EXERCISE PROMPT. Retype the records below exactly as they stand, omitting the pictures.

DATA EXCERPTS.

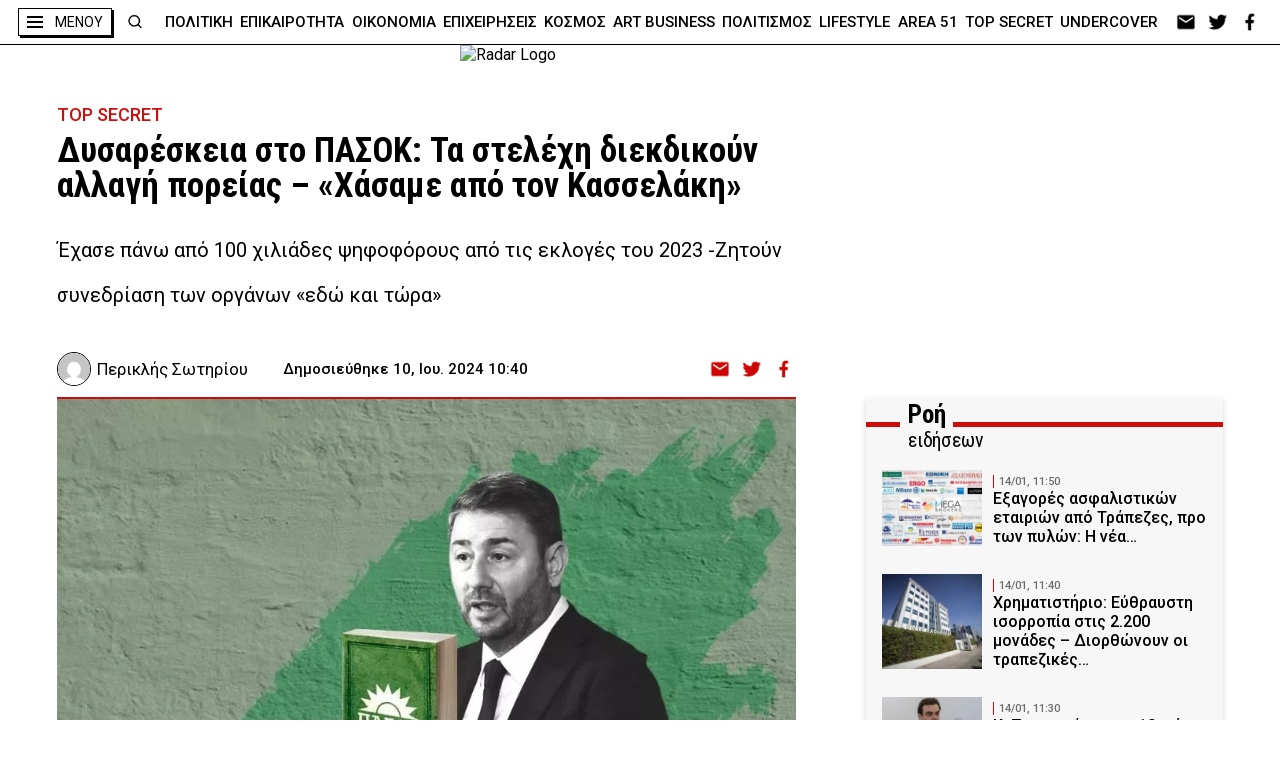

--- FILE ---
content_type: image/svg+xml
request_url: https://radar.gr/wp-content/uploads/2022/04/220403223823_twitter_red.svg
body_size: 867
content:
<?xml version="1.0" encoding="UTF-8" standalone="no"?>
<!DOCTYPE svg PUBLIC "-//W3C//DTD SVG 1.1//EN" "http://www.w3.org/Graphics/SVG/1.1/DTD/svg11.dtd">
<svg version="1.1" id="Layer_1" xmlns="http://www.w3.org/2000/svg" xmlns:xlink="http://www.w3.org/1999/xlink" x="0px" y="0px" width="105px" height="98px" viewBox="0 0 105 98" enable-background="new 0 0 105 98" xml:space="preserve">  <image id="image0" width="105" height="98" x="0" y="0"
    href="[data-uri]
AAB6JgAAgIQAAPoAAACA6AAAdTAAAOpgAAA6mAAAF3CculE8AAAANlBMVEX////MDQzMDQzMDQzM
DQzMDQzMDQzMDQzMDQzMDQzMDQzMDQzMDQzMDQzMDQzMDQzMDQz////ZctjPAAAAEHRSTlMAMHCg
wNCwgBDgkCDwYFBAPceXSAAAAAFiS0dEAIgFHUgAAAAJcEhZcwAALiMAAC4jAXilP3YAAAAHdElN
RQfmAw0VFhs1E+2SAAACcElEQVRo3u2Z63KDIBCFVUBAFHj/p22iTWMSYM8Knel0OL8yo/i5y94k
w9DV1dXV9Uc1TkJKJeWsx9/EGG3jU3Zxb9ddI7rRa3zTYs4cEV128cbxm42fWv3PZRGjzC4OUcOg
Laa1P8FN6v47ZFffXgO1KgeKUfhFHb/mvOPvlzFUHnTypCOWI6gRAEWfXy8iilIA6HjMWFxPojQI
cpNNh9gzLcogs5Kc1ZtwD4xMnD9vlKZEAsLBHslmDUWKNhRIyC4dluWq0ctd+Rw21aBXUlQ5s3w1
aHjfaJH2MhJ5ZdAgP27WKZaAQLbUMRIvm2JJBFSO3mSNWcV4gaSGsmxm2eS4JEmQ8impTmPC0oCU
M+pwo9R+RGOPJNGpYm9jUAvSgDwFEU0ycE2rIbmtHWoukkK0t3BugyrPWHviKrHYWgxJGpr47VAo
k1oY8y1XJmFFGhIR4si4iIlMJ3rmAbVQJLCb0vIUCRjkMBmK1MoouuoxRrmiJoDUxn8OIA1jAxQ1
RLRDod+VBpqyClrpyHtoqzNLwKCbWVNNsYXi4a5g6li4SbVDC2xSbUXn7FJVQ1xxk/AvsaTw46DK
nQLLw0MVxY97oHe5IvF8V4FC+tIH6koAMgreea8uhMXVU9fAremco9V3FwqOD5GWXpDzGjSNU4XS
AselalAAhyVyaKV8h34TVAQDi7OSw3FRHk4oVfHvhfECL0eCWRkeDWwM08IZmfmeC9c6Ldeg3WOa
X79l4HN2FvM711bEtmPYJStzyGxYOIiLfnvRSB6yzNullpeETXPOjUr4ZpgHbdPypWGsUujQmnKS
Cbt+9c/arq6urn+pL4bV8UJ1tWuuAAAAJXRFWHRkYXRlOmNyZWF0ZQAyMDIyLTAzLTEzVDE4OjIy
OjI3KzAzOjAwIVabkAAAACV0RVh0ZGF0ZTptb2RpZnkAMjAyMi0wMy0xM1QxODoyMjoyNyswMzow
MFALIywAAAAASUVORK5CYII=" />
</svg>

TASK OUTPUT.
--- FILE ---
content_type: image/svg+xml
request_url: https://radar.gr/wp-content/uploads/2022/04/220403223823_twitter_red.svg
body_size: 867
content:
<?xml version="1.0" encoding="UTF-8" standalone="no"?>
<!DOCTYPE svg PUBLIC "-//W3C//DTD SVG 1.1//EN" "http://www.w3.org/Graphics/SVG/1.1/DTD/svg11.dtd">
<svg version="1.1" id="Layer_1" xmlns="http://www.w3.org/2000/svg" xmlns:xlink="http://www.w3.org/1999/xlink" x="0px" y="0px" width="105px" height="98px" viewBox="0 0 105 98" enable-background="new 0 0 105 98" xml:space="preserve">  <image id="image0" width="105" height="98" x="0" y="0"
    href="[data-uri]
AAB6JgAAgIQAAPoAAACA6AAAdTAAAOpgAAA6mAAAF3CculE8AAAANlBMVEX////MDQzMDQzMDQzM
DQzMDQzMDQzMDQzMDQzMDQzMDQzMDQzMDQzMDQzMDQzMDQzMDQz////ZctjPAAAAEHRSTlMAMHCg
wNCwgBDgkCDwYFBAPceXSAAAAAFiS0dEAIgFHUgAAAAJcEhZcwAALiMAAC4jAXilP3YAAAAHdElN
RQfmAw0VFhs1E+2SAAACcElEQVRo3u2Z63KDIBCFVUBAFHj/p22iTWMSYM8Knel0OL8yo/i5y94k
w9DV1dXV9Uc1TkJKJeWsx9/EGG3jU3Zxb9ddI7rRa3zTYs4cEV128cbxm42fWv3PZRGjzC4OUcOg
Laa1P8FN6v47ZFffXgO1KgeKUfhFHb/mvOPvlzFUHnTypCOWI6gRAEWfXy8iilIA6HjMWFxPojQI
cpNNh9gzLcogs5Kc1ZtwD4xMnD9vlKZEAsLBHslmDUWKNhRIyC4dluWq0ctd+Rw21aBXUlQ5s3w1
aHjfaJH2MhJ5ZdAgP27WKZaAQLbUMRIvm2JJBFSO3mSNWcV4gaSGsmxm2eS4JEmQ8impTmPC0oCU
M+pwo9R+RGOPJNGpYm9jUAvSgDwFEU0ycE2rIbmtHWoukkK0t3BugyrPWHviKrHYWgxJGpr47VAo
k1oY8y1XJmFFGhIR4si4iIlMJ3rmAbVQJLCb0vIUCRjkMBmK1MoouuoxRrmiJoDUxn8OIA1jAxQ1
RLRDod+VBpqyClrpyHtoqzNLwKCbWVNNsYXi4a5g6li4SbVDC2xSbUXn7FJVQ1xxk/AvsaTw46DK
nQLLw0MVxY97oHe5IvF8V4FC+tIH6koAMgreea8uhMXVU9fAremco9V3FwqOD5GWXpDzGjSNU4XS
AselalAAhyVyaKV8h34TVAQDi7OSw3FRHk4oVfHvhfECL0eCWRkeDWwM08IZmfmeC9c6Ldeg3WOa
X79l4HN2FvM711bEtmPYJStzyGxYOIiLfnvRSB6yzNullpeETXPOjUr4ZpgHbdPypWGsUujQmnKS
Cbt+9c/arq6urn+pL4bV8UJ1tWuuAAAAJXRFWHRkYXRlOmNyZWF0ZQAyMDIyLTAzLTEzVDE4OjIy
OjI3KzAzOjAwIVabkAAAACV0RVh0ZGF0ZTptb2RpZnkAMjAyMi0wMy0xM1QxODoyMjoyNyswMzow
MFALIywAAAAASUVORK5CYII=" />
</svg>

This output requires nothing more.